R3(H) benoemt nog een effect van ICT op discretie: het herkennen van patronen van burgers. R3(H) illustreert dit effect met een voorbeeld: ​“iemand zegt iedere dag goeiedag of een wijkagent kent een persoon anders dan dat [een andere agent] hem omschrijft in een melding. Dat kan het wel zijn dat er iets mis is met de persoon aan de hand” . R3(H) vindt dat het herkennen van patronen en de doorbreking daarvan invloed heeft op zijn discretionaire bevoegdheid: ​“Het kan natuurlijk zijn [...] dat jij een bepaalde beslissing wil maken, maar op basis van het gedrag dat [een persoon] op dat moment toont kan je besluiten om een beslissing wel of niet te maken terwijl dat misschien doorbreking is van een patroon. Of juist een bevestiging van”.

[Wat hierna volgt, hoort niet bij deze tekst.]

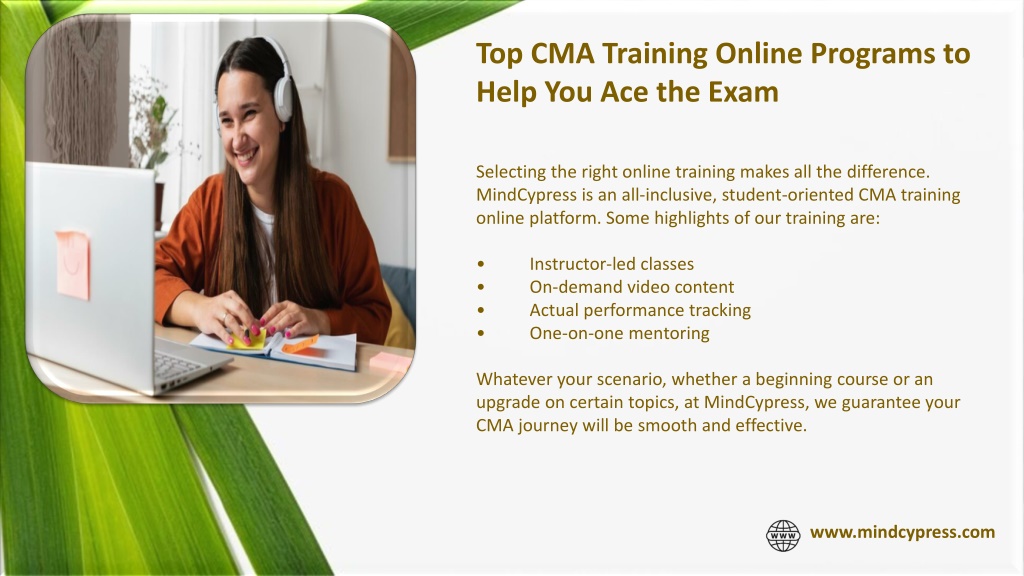 Top CMA Training Online Programs to Help You Ace the Exam

Selecting the right online training makes all the difference. MindCypress is an all-inclusive, student-oriented CMA training online platform. Some highlights of our training are:

• Instructor-led classes
• On-demand video content
• Actual performance tracking
• One-on-one mentoring

Whatever your scenario, whether a beginning course or an upgrade on certain topics, at MindCypress, we guarantee your CMA journey will be smooth and effective.

WWW

www.mindcypress.com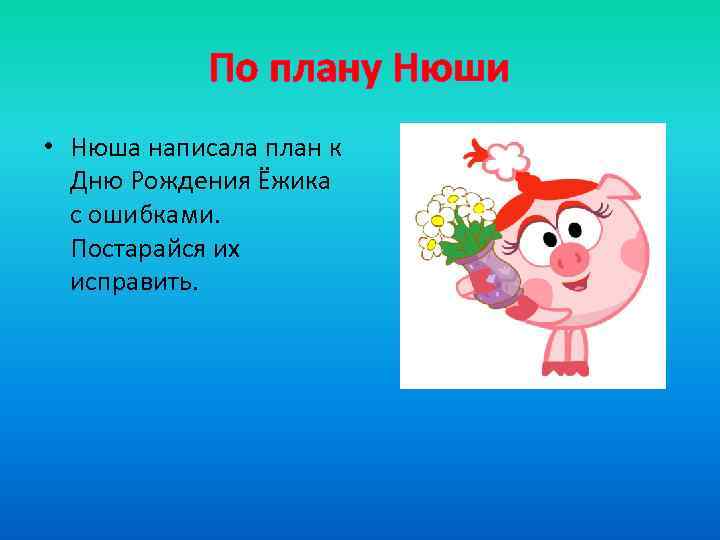 По плану Нюши

• Нюша написала план к Дню Рождения Ёжика с ошибками. Постарайся их исправить.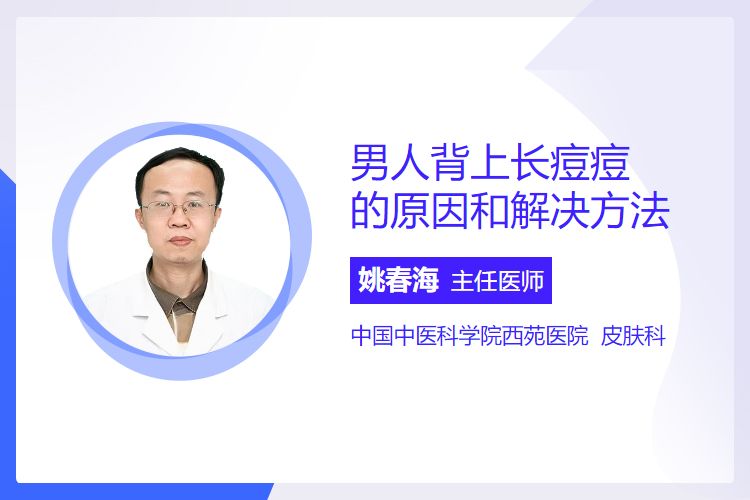 男人背上长痘痘的原因和解决方法

姚春海 主任医师

中国中医科学院西苑医院 皮肤科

R7 vindt dat ICT-systemen het werk van politieagenten ondersteunen en daarmee ook de politieprestaties:

“Er kan op basis van betere en in samenhang geanalyseerde informatie worden geacteerd, het proces van raadplegen en registreren wordt steeds beter op straat/locatie ondersteund waardoor de actieve tijd op straat wordt vergroot en de burger sneller en beter kan worden geholpen. Daarnaast biedt de [informatievoorziening]-ontwikkeling op basis van werking de mogelijkheid om een bepaalde mate van standaardisatie af te dwingen. Uiteraard met het behoud van de professionele ruimte van de agent op straat om zelf beslissingen te nemen”.